A influência do sistema do tarô na
transformação da História: uma ação política
Para mobilizarem-se esses “modos de
ser no mundo que já são em si uma maneira mesma de interpretá-lo”, elaboram-se,
na sociedade, técnicas de si, exercícios filosóficos e didáticos que atuam
diretamente através e com constructos simbólicos que, por sua vez, também se
estruturam em formas arquetípicas, mas que funcionam num movimento de liberdade
interpretativa e de representação, como um espelho da realidade.

Amostra dos dados =
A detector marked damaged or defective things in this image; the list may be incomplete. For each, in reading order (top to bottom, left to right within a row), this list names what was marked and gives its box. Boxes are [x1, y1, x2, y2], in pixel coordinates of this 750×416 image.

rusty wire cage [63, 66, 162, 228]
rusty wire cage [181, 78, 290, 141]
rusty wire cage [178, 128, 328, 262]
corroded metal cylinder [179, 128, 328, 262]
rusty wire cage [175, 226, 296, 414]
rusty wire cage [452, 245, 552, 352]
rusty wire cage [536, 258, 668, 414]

--

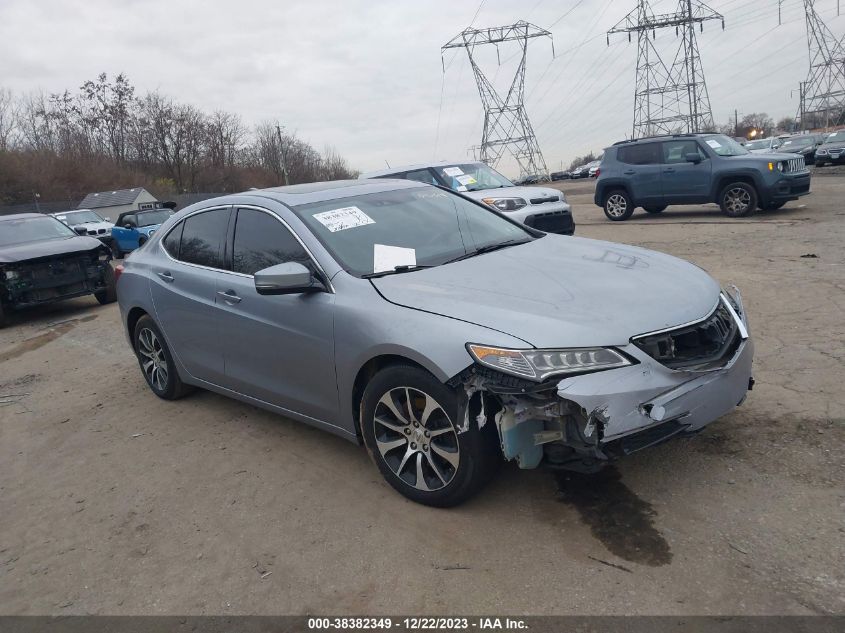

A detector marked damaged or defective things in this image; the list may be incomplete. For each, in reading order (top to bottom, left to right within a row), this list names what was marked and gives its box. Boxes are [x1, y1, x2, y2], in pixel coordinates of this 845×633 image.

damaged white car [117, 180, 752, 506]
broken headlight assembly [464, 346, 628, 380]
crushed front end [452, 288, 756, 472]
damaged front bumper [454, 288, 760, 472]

Enunciado =
Extraia do texto sobre o tarô e a História o trecho que começa nas palavras "A influência do" e para depois de "espelho da realidade.", sem mudar uma só letra.

Resolução comentada =
A influência do sistema do tarô na
transformação da História: uma ação política
Para mobilizarem-se esses “modos de
ser no mundo que já são em si uma maneira mesma de interpretá-lo”, elaboram-se,
na sociedade, técnicas de si, exercícios filosóficos e didáticos que atuam
diretamente através e com constructos simbólicos que, por sua vez, também se
estruturam em formas arquetípicas, mas que funcionam num movimento de liberdade
interpretativa e de representação, como um espelho da realidade.